- [Required actions]:
**1)** In the thread on C garbage collection, rewrite the passage that begins at "Update: How about" and stops after "just going crazy?", changing "GC" to "the collector" each time it occurs.
**2)** Extend the thread on C garbage collection, picking up right after its final shown sentence.

- [Text passage]:
—————

Finding roots for garbage collection in C

Asked 27/11, 2012 at 3:45 Answered 27/11, 2012 at 4:57

Solved c garbage-collection boehm-gc gc-roots

I'm trying to implement a simple mark and sweep garbage collector in C. The first step of the algorithm is finding the roots. So my question is how can I find the roots in a C program?

In the programs using malloc, I'll be using the custom allocator. This custom allocator is all that will be called from the C program, and may be a custom init().

How does garbage collector knows what all the pointers(roots) are in the program? Also, given a pointer of a custom type how does it get all pointers inside that?

For example, if there's a pointer p pointing to a class list, which has another pointer inside it.. say q. How does garbage collector knows about it, so that it can mark it?

Update: How about if I send all the pointer names and types to GC when I init it? Similarly, the structure of different types can also be sent so that GC can traverse the tree. Is this even a sane idea or am I just going crazy?

Borer answered 27/11, 2012 at 3:45 Comment(4)

Might be worth having a look at hpl.hp.com/personal/Hans_Boehm/gc and references therein. – Newlin 27/11, 2012 at 4:34

@kallikak- I tried looking into it, but it was way over my head :( – Borer 28/11, 2012 at 10:51

Not sure how you're going to "send" pointer locations to GC, but if you can attach/embed a structure to the object you can store pointer location info there. (Note that it need only be a bit array, to indicate which word is or isn't a pointer.) – Stipitate 28/11, 2012 at 13:20

If you follow the link from @Newlin you'll find a descritpion of the algorithm that is pretty good, and which seems to be quite readable (once you tackle a little jargon). I recommend it. – Stipitate 28/11, 2012 at 13:23

First off, garbage collectors in C, without extensive compiler and OS support, have to be conservative, because you cannot distinguish between a legitimate pointer and an integer that happens to have a value that looks like a pointer. And even conservative garbage collectors are hard to implement. Like, really hard. And often, you will need to constrain the language in order to get something acceptable: for instance, it might be impossible to correctly collect memory if pointers are hidden or obfuscated. If you allocate 100 bytes and only keep a pointer to the tenth byte of the allocation, your GC is unlikely to figure out that you still need the block since it will see no reference to the beginning. Another very important constraint to control is the memory alignment: if pointers can be on unaligned memory, your collector can be slowed down by a factor of 10x or worse.

—————

- [Extracted data]:
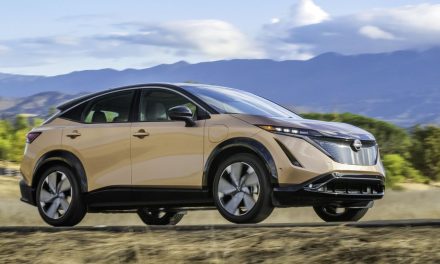 Nissan Ariya: Buktikan Ketangguhan Mobil Di Medan Ekstrem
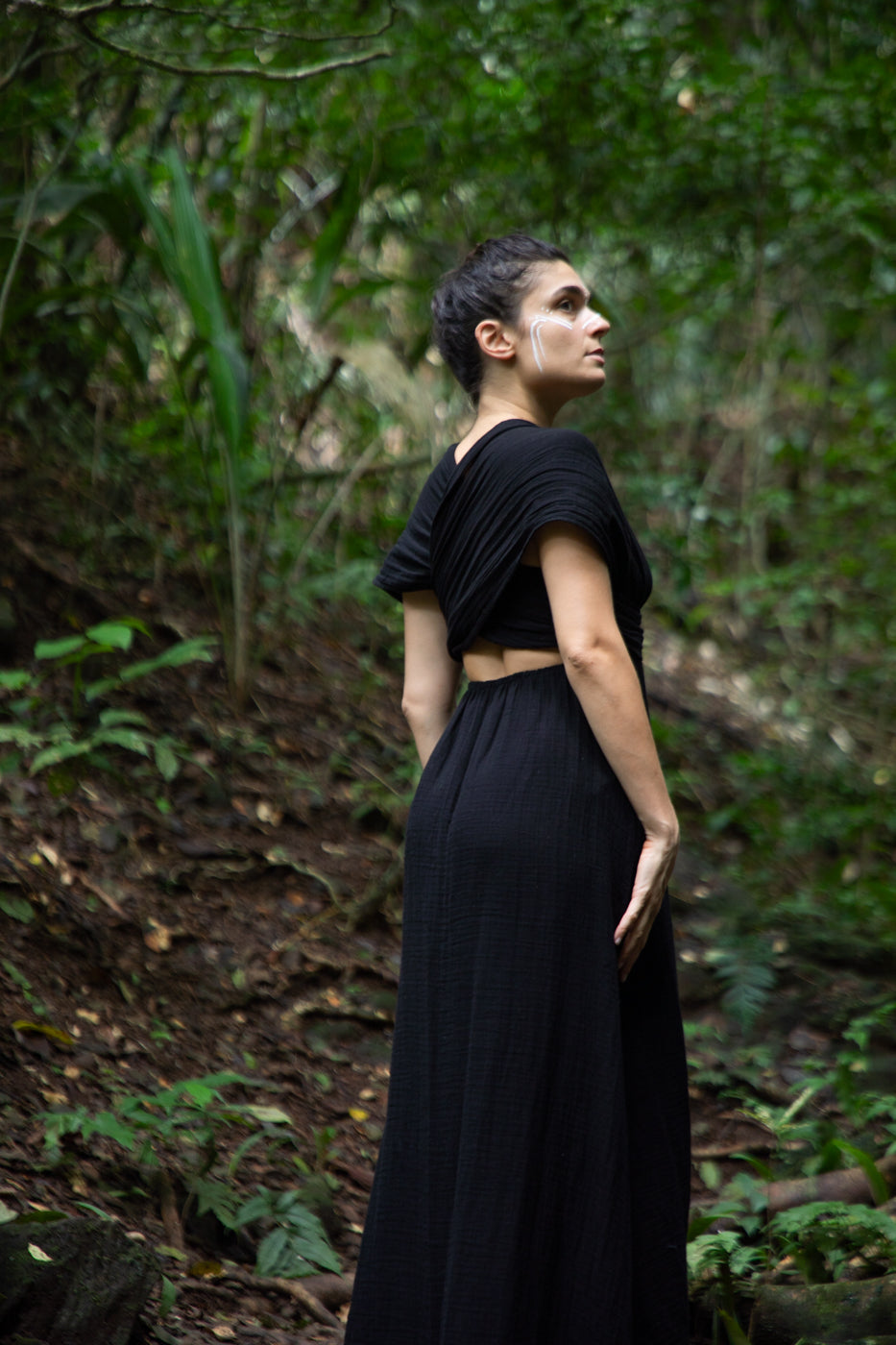 Serenity Wrap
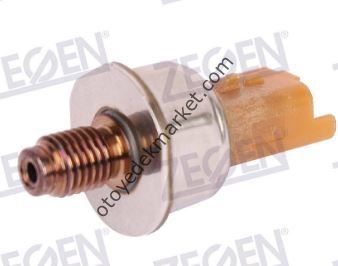 Peugeot Traveller (2018-2024) 1.5 Dizel Mazot Basınç Sensörü (Zegen)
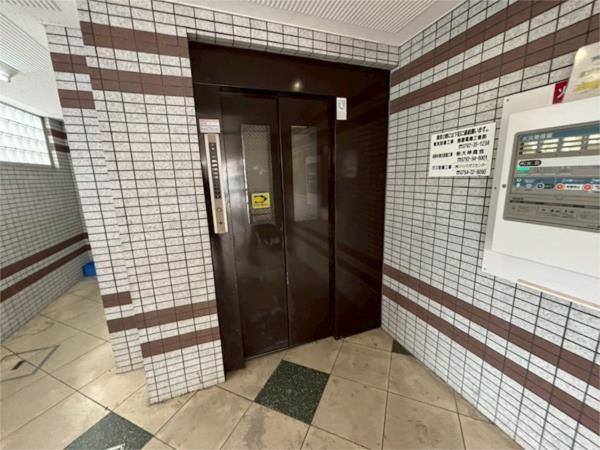 ロイヤルコーポ姫路栗山町 その他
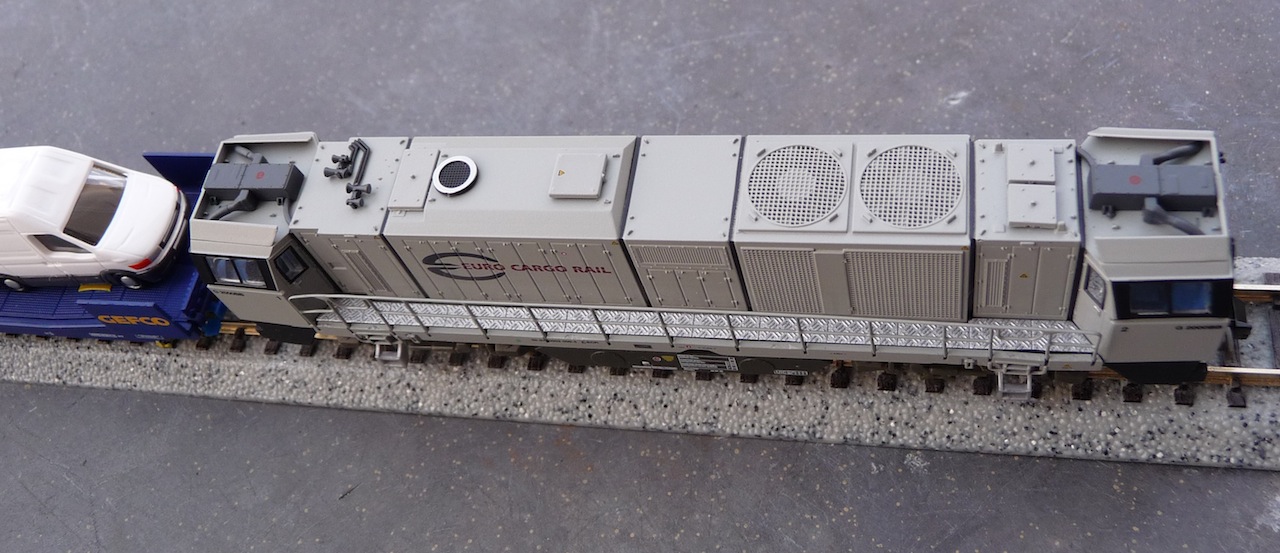 Vossloh G2000 Hobbytrain (dispo) - Page 4 423170P1140953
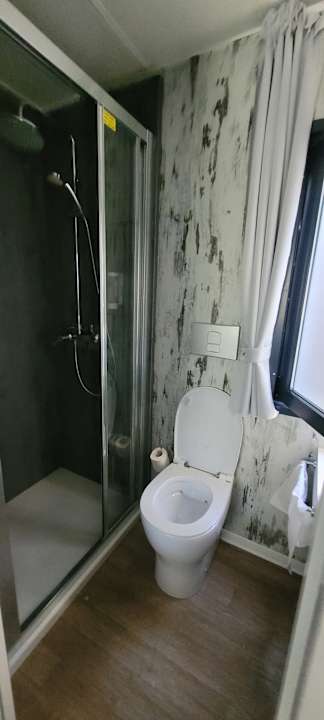 Zimmer Camping Village Riva Blu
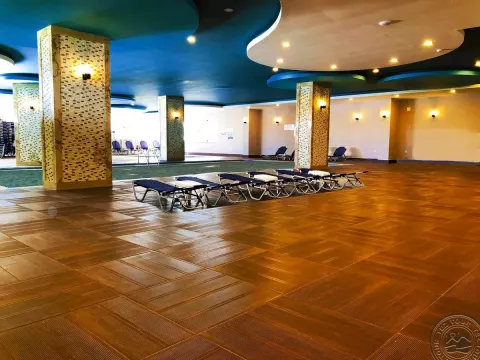 Viešbutis „EFTALIA OCEAN“ (Alanija, Turkija)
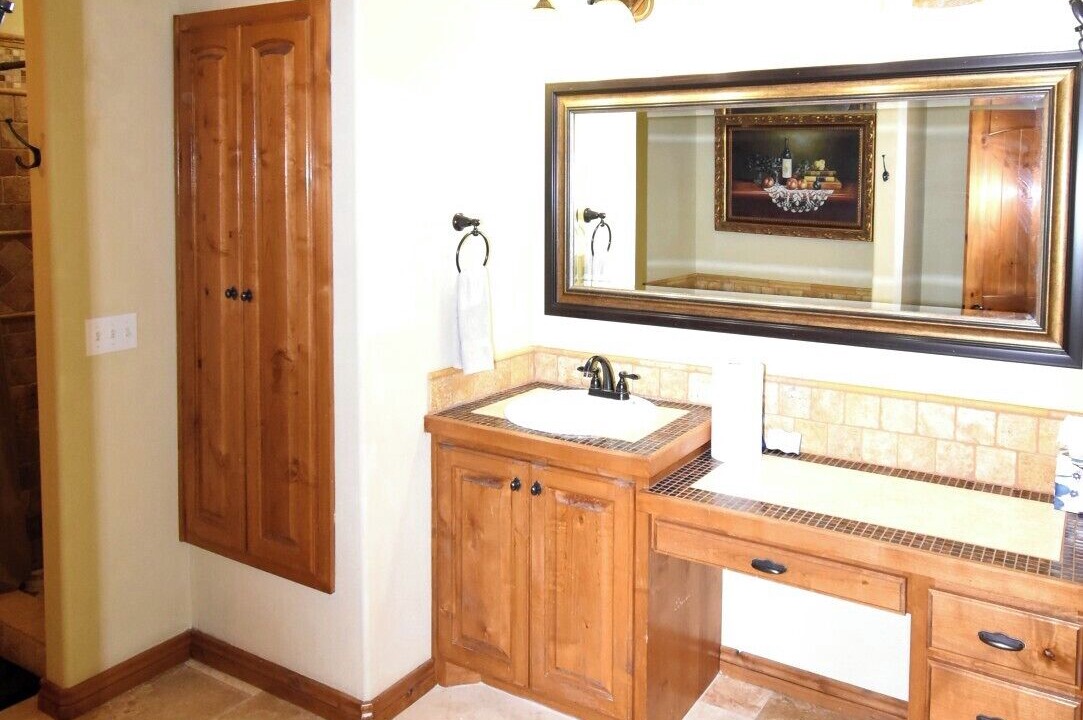 Photo of Bathroom in Alba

—————

- [Per-task answers]:
**1)**
Update: How about if I send all the pointer names and types to the collector when I init it? Similarly, the structure of different types can also be sent so that the collector can traverse the tree. Is this even a sane idea or am I just going crazy?

**2)**
To find roots, you need to know where your stacks start, and where your stacks end. Notice the plural form: each thread has its own stack, and you might need to account for that, depending on your objectives. To know where a stack starts, without entering into platform-specific details (that I probably wouldn't be able to provide anyways), you can use assembly code inside the main function of the current thread (just main in a non-threaded executable) to query the stack register (esp on x86, rsp on x86_64 to name those two only). Gcc and clang support a language extension that lets you assign a variable permanently to a register, which should make it easy for you:

register void* stack asm("esp"); // replace esp with the name of your stack reg

(register is a standard language keyword that is most of the time ignored by today's compilers, but coupled with asm("register_name"), it lets you do some nasty stuff.)

To ensure you don't forget important roots, you should defer the actual work of the main function to another one. (On x86 platforms, you can also query ebp/rbp, the stack frame base pointers, instead, and still do your actual work in the main function.)

int main(int argc, const char** argv, const char** envp)
{
    register void* stack asm("esp");
    // put stack somewhere
    return do_main(argc, argv, envp);
}

Once you enter your GC to do collection, you need to query the current stack pointer for the thread you've interrupted. You will need design-specific and/or platform-specific calls for that (though if you get something to execute on the same thread, the technique above will still work).

The actual hunt for roots starts now. Good news: most ABIs will require stack frames to be aligned on a boundary greater than the size of a pointer, which means that if you trust every pointer to be on aligned memory, you can treat your whole stack as a intptr_t* and check if any pattern inside looks like any of your managed pointers.

Obviously, there are other roots. Global variables can (theoretically) be roots, and fields inside structures can be roots too. Registers can also have pointers to objects. You need to separately account for global variables that can be roots (or forbid that altogether, which isn't a bad idea in my opinion) because automatic discovery of those would be hard (at least, I wouldn't know how to do it on any platform).

These roots can lead to references on the heap, where things can go awry if you don't take care.

Since not all platforms provide malloc introspection (as far as I know), you need to implement the concept of scanned memory--that is, memory that your GC knows about. It needs to know at least the address and the size of each of such allocation. When you get a reference to one of these, you simply scan them for pointers, just like you did for the stack. (This means that you should take care that your pointers are aligned. This is normally the case if you let your compiler do its job, but you still need to be careful when you use third-party APIs).

This also means that you cannot put references to collectable memory to places where the GC can't reach it. And this is where it hurts the most and where you need to be extra-careful. Otherwise, if your platform supports malloc introspection, you can easily tell the size of each allocation you get a pointer to and make sure you don't overrun them.

This just scratches the surface of the topic. Garbage collectors are extremely complex, even when single-threaded. When you add threads to the mix, you enter a whole new world of hurt.

Apple has implemented such a conservative GC for the Objective-C language and dubbed it libauto. They have open-sourced it, along with a good part of the low-level technologies of Mac OS X, and you can find the source here.

I can only quote Hot Licks here: good luck!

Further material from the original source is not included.